Items from a dataset:
________

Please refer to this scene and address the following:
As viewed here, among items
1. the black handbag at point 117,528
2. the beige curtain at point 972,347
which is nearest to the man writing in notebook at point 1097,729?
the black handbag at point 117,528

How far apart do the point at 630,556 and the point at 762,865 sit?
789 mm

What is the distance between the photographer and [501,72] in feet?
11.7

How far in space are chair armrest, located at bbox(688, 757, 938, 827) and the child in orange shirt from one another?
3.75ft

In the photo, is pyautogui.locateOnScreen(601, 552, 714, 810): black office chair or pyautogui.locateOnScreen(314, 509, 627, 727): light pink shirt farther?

________

* WHAT YOU SHOULD DO
Rewrite the data above with "the photographer" replaced by "the camera" wherever it occurs. Keep everything else unchanged.

* COMPLETED EXERCISE
Please refer to this scene and address the following:
As viewed here, among items
1. the black handbag at point 117,528
2. the beige curtain at point 972,347
which is nearest to the man writing in notebook at point 1097,729?
the black handbag at point 117,528

How far apart do the point at 630,556 and the point at 762,865 sit?
789 mm

What is the distance between the camera and [501,72] in feet?
11.7

How far in space are chair armrest, located at bbox(688, 757, 938, 827) and the child in orange shirt from one another?
3.75ft

In the photo, is pyautogui.locateOnScreen(601, 552, 714, 810): black office chair or pyautogui.locateOnScreen(314, 509, 627, 727): light pink shirt farther?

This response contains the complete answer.